**TRECHO DA PÁGINA:**
-=-=-
Dessa forma, o escopo teórico proposto não prioriza as decisões governamentais ou políticas de Estado em sentido restrito no campo das políticas educacionais, mas considera a contribuição de outros atores e arenas políticas, comunidades epistêmicas para compreender as relações de poder nas políticas de forma ampla no mundo globalizado. Um olhar atento à circularidade da política, percebendo as dinâmicas que reconfiguram ações do Estado e os discursos incorporados pela produção de sentidos na política de responsabilização educacional.
Por sua vez, é preciso ampliar o foco sobre reformas e mudanças no plano econômico, político e cultural de forma integrada que influenciam a produção de políticas. Contudo, temos discordado da tendência de análise que, a partir dessas influências, operam de forma prescritiva, limitando a compreensão de produção político-educacional. Entendemos, com base em Lopes (2006, p.36) que
[...] a redução da política às ações do Estado e/ou à interlocução privilegiada com o Estado, como se este fosse uma instância definidora dos sentidos finais das práticas sociais, seja esvaziada de significação, na medida em que a própria ação política do Estado é esvaziada.
Para evitar o esvaziamento do espaço da política o exercício de análise está para além de determinações econômicas ou definidas pelo marco do Estado, no qual reside a ideia de suposta homogeneidade e subordinação do cotidiano a um poder central, que aqui é questionada.
A retórica da responsabilização: traduzindo a modernização da gestão pública em Pernambuco
Para conduzir a discussão dessas relações políticas, com base em uma perspectiva não verticalizada de poder, coloca-se como condição a análise dos espaços de produção de discursos que estão em disputa e concorrem por legitimação. Isto implica considerar os interesses dos organismos internacionais, as esferas governamentais, comunidades epistêmicas, a produção das políticas curriculares e os sentidos negociados nessas arenas políticas.
-=-=-
**PEDIDO:** Reproduza sem nenhuma alteração o trecho sobre políticas educacionais, começando em "Dessa forma, o" e indo até "de responsabilização educacional.", inclusive.

**Registros de perguntas de raciocínio espacial:**
-=-=-
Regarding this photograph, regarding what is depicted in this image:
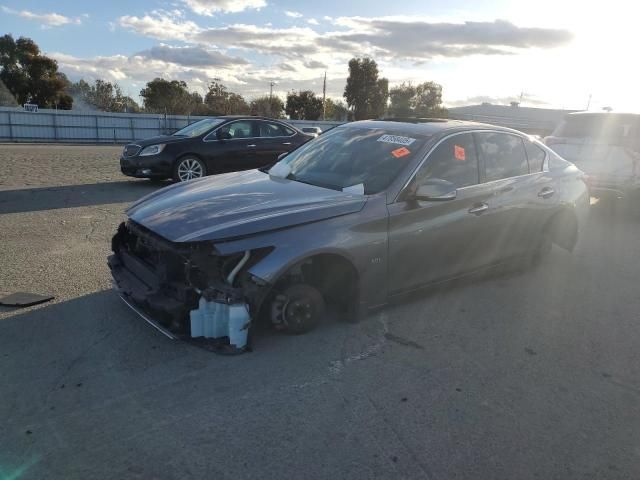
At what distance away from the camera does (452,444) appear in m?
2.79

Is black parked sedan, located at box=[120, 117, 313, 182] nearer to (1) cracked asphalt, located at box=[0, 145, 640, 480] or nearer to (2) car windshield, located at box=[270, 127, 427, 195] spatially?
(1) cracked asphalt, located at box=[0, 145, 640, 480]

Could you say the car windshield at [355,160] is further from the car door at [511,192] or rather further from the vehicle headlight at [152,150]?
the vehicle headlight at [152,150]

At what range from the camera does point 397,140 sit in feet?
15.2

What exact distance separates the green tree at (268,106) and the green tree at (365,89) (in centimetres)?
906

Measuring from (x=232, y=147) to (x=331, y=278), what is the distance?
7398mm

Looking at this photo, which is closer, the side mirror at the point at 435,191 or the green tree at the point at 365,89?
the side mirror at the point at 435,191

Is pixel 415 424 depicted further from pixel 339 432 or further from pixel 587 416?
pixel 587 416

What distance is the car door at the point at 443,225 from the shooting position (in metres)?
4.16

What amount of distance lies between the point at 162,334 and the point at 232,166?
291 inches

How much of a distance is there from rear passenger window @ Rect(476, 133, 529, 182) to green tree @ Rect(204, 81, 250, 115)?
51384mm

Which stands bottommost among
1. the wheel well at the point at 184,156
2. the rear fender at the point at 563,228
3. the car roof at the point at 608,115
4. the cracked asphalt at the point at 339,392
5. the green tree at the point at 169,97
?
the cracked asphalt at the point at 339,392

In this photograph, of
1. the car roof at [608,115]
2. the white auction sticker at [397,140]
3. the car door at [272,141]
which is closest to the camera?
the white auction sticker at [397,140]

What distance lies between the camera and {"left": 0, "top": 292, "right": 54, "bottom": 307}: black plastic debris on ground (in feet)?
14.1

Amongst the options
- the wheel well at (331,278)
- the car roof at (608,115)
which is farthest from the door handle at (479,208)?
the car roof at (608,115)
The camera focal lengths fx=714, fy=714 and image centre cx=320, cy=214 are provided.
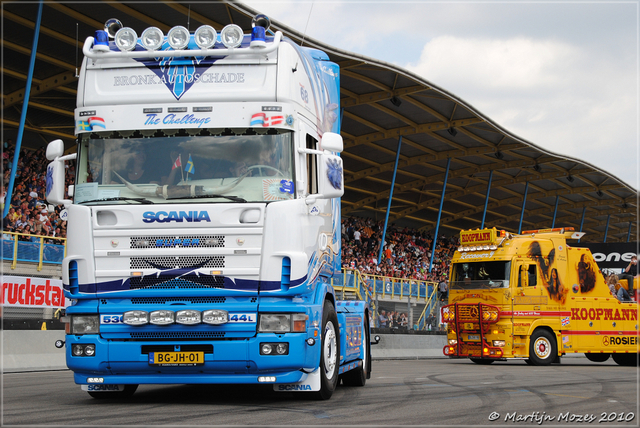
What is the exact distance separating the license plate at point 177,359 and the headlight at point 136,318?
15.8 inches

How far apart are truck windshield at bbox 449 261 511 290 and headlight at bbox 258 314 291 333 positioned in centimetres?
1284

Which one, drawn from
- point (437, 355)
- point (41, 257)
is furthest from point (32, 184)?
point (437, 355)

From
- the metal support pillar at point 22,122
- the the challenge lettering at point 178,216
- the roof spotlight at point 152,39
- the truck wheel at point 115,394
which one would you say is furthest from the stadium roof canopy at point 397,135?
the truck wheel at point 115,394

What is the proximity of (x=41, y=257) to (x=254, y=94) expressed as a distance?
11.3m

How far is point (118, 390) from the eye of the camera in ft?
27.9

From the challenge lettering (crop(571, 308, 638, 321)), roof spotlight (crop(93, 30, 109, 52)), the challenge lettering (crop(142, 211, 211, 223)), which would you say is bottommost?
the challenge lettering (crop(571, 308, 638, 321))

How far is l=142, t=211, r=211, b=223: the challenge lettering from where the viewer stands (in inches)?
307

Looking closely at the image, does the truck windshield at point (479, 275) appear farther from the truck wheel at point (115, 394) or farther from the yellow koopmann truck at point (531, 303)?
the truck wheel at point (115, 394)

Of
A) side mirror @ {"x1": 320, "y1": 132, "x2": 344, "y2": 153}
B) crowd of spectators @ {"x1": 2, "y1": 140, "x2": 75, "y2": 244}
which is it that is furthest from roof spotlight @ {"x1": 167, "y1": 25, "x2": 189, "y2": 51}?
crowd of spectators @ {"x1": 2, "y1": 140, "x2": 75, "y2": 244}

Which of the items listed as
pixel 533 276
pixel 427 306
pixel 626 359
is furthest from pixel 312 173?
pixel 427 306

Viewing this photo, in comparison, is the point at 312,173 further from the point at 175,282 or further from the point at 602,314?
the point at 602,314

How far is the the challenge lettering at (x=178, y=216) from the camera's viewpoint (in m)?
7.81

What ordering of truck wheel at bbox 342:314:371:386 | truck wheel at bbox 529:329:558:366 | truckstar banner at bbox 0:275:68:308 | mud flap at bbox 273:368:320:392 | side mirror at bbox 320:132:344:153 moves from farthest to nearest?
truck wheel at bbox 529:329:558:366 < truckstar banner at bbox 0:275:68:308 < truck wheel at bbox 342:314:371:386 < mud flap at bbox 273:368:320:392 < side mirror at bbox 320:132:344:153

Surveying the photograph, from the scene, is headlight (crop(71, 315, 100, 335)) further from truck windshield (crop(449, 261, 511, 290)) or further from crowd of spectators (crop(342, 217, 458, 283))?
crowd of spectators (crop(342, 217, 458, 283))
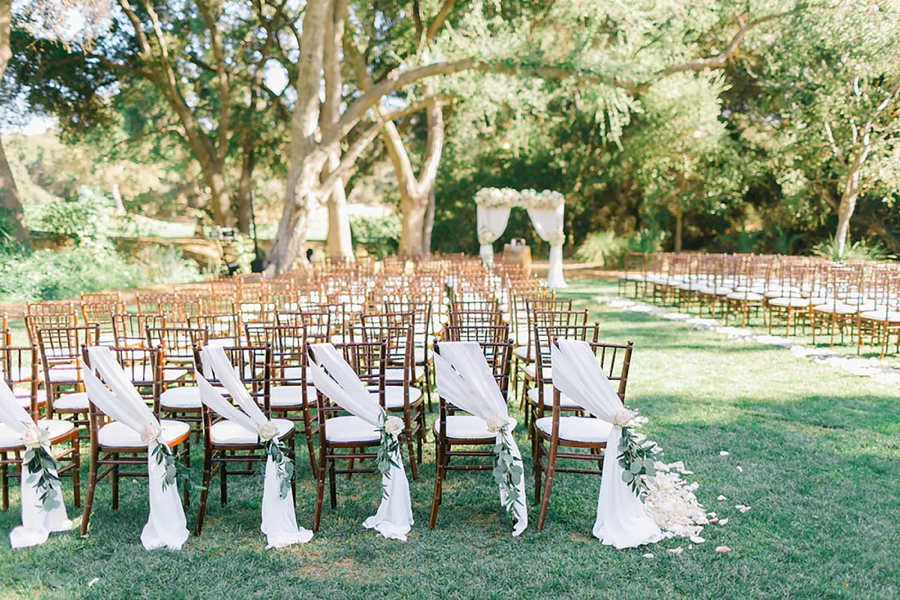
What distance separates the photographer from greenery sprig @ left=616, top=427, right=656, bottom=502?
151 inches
-=-=-
**RESPOSTA:**
Dessa forma, o escopo teórico proposto não prioriza as decisões governamentais ou políticas de Estado em sentido restrito no campo das políticas educacionais, mas considera a contribuição de outros atores e arenas políticas, comunidades epistêmicas para compreender as relações de poder nas políticas de forma ampla no mundo globalizado. Um olhar atento à circularidade da política, percebendo as dinâmicas que reconfiguram ações do Estado e os discursos incorporados pela produção de sentidos na política de responsabilização educacional.